- Native name: Shinagawa Shōji (品川庄司)
- Years active: 1996–
- Employer: Yoshimoto Kogyo
- Genres: Manzai
- Members: Hiroshi Shinagawa (Boke); Tomoharu Shōji (Tsukkomi);
- Same year/generation as: Hachimitsu Jiro (Tokyo Dynamite) Bibiru Oki Rahmens

= Shinagawa Shoji =

Japanese comedy duo

Shinagawa Shoji (品川庄司, Shinagawa Shōji) is a Japanese comedy duo (kombi) consisting of Hiroshi Shinagawa (品川祐) and Tomoharu Shōji (庄司智春) who have featured in a number of television shows. They are employed by Yoshimoto Kogyo, and are mainly active in Tokyo. They graduated from Tokyo Yoshimoto NSC's 1st generation class and are referred to as Shinasho for short.

== Members ==

- Hiroshi Shinagawa (品川 祐), Born April 26, 1972 in Shibuya, Tokyo. Plays the boke. He is also active as a writer and director, with 5 feature films, a television drama series and music videos.
- Tomoharu Shōji (庄司 智春), Born January 1, 1976 in Ōta, Tokyo (Grew up in Kawasaki-ku, Kawasaki, Kanagawa. Plays the tsukkomi. His wife is the former Morning Musume idol, Miki Fujimoto. One of Shoji's signature gags is shouting out his wife's nickname Mikitty very loudly.

== Life and career ==
The duo met each other as the first class of students at the Yoshimoto NSC Tokyo and promptly formed the unit in 1995. As of 2019, Shinagawa Shoji is the only remaining comedy duo with both members from the 1st generation class of NSC Tokyo. Initially, the duo decided to name their unit Orange Juice, but decided upon Shingawa Shoji after being unable to come up with a creative name.

- **Dataset records**:
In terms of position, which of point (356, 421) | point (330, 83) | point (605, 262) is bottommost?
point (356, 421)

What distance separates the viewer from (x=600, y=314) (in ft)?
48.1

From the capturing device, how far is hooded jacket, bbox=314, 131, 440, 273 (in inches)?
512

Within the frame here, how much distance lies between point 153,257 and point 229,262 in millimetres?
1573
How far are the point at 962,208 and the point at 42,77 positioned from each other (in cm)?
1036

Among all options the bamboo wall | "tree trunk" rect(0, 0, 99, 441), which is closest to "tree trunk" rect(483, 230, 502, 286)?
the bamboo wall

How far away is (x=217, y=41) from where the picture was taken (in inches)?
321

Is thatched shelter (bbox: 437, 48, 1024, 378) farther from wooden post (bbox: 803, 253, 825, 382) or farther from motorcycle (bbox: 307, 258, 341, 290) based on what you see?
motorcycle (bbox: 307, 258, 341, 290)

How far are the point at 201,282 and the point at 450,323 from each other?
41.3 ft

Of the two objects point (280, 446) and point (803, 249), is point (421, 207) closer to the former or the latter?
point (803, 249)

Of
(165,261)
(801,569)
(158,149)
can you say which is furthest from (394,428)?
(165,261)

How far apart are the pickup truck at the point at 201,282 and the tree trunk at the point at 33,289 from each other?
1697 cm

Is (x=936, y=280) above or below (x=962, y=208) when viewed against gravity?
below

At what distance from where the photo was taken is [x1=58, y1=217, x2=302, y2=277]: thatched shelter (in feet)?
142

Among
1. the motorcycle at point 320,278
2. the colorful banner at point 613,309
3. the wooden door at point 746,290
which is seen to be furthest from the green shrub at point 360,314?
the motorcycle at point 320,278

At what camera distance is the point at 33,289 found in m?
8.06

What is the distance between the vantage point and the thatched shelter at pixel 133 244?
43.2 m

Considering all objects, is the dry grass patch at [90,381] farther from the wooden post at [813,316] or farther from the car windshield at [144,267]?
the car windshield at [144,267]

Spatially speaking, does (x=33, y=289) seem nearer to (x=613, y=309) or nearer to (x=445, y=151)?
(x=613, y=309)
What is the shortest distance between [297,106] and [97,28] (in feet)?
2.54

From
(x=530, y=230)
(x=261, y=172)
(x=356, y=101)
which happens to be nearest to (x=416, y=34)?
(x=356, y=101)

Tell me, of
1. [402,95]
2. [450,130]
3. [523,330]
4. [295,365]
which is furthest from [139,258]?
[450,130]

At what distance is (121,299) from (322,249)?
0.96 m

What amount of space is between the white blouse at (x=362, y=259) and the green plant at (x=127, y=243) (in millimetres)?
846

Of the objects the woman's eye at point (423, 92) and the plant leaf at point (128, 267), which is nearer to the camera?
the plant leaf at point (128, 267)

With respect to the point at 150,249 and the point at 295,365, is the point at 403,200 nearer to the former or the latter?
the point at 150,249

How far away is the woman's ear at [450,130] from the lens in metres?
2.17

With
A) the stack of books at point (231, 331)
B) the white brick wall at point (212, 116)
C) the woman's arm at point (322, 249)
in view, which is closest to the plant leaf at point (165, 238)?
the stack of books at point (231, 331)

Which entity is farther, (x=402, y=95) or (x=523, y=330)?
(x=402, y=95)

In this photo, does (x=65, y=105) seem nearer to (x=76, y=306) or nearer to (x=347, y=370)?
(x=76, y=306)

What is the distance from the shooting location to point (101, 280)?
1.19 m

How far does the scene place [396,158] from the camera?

- **THE TASKS**:
**1.** According to the text about the comedy duo Shinagawa Shoji, what name did the pair first decide on for their unit?
**2.** Print the part of the Shinagawa Shoji text starting with "- Tomoharu Shōji" and going on through "a creative name.".
**3.** Pick up the text about the comedy duo Shinagawa Shoji after its last sentence and write what comes next.
The data has no connection to the text about Shinagawa Shoji.

- **RESPONSES TO THE EXERCISE**:
**1.** Orange Juice.

**2.**
- Tomoharu Shōji (庄司 智春), Born January 1, 1976 in Ōta, Tokyo (Grew up in Kawasaki-ku, Kawasaki, Kanagawa. Plays the tsukkomi. His wife is the former Morning Musume idol, Miki Fujimoto. One of Shoji's signature gags is shouting out his wife's nickname Mikitty very loudly.

== Life and career ==
The duo met each other as the first class of students at the Yoshimoto NSC Tokyo and promptly formed the unit in 1995. As of 2019, Shinagawa Shoji is the only remaining comedy duo with both members from the 1st generation class of NSC Tokyo. Initially, the duo decided to name their unit Orange Juice, but decided upon Shingawa Shoji after being unable to come up with a creative name.

**3.**
Shinagawa Shoji appeared multiple times on various comedy focused variety shows in the late 90s, but did not achieve recognition until 2000, when they appeared on the variety show Warai no Jikan (わらいのじかん) hosted by industry veterans Hitoshi Matsumoto (Downtown) and Koji Imada. Additionally, around that time, they flourished as the hypeman before studio recordings for shows such as Hey! Hey! Hey! Music Champ and London Hearts.

From 2001, the group repeatedly entered M-1 Grand Prix every year, but were unable to make the finals until 2005. By that time, they had gained traction in the industry as regulars on television. Although they placed 4th in the finals, their performance was well received and highly praised by some of the judges such as Shinsuke Shimada.

Starting in 2006, Shinagawa and Shoji had major conflicts with each other, which almost resulted in the disbandment of the duo. As Shinagawa increased his involvement in other entertainment activities such as novel publication and film directing, the relationship between them worsened to the point of a fist fight during a recording of Mecha-Mecha Iketeru!, when the duo went on to advertise for Shinagawa's film. Although the duo did not break up and their relations bettered in later years, both Shinagawa and Shoji became more involved in their personal careers rather than as a duo. With a lot more separate appearances on various television programs. Currently, the duo appears together sometimes. In 2018, the duo became MCs of their own show (Mirai-kei Idol TV on Tokyo MX) for the first time in 15 years, but the majority of their work is still solo.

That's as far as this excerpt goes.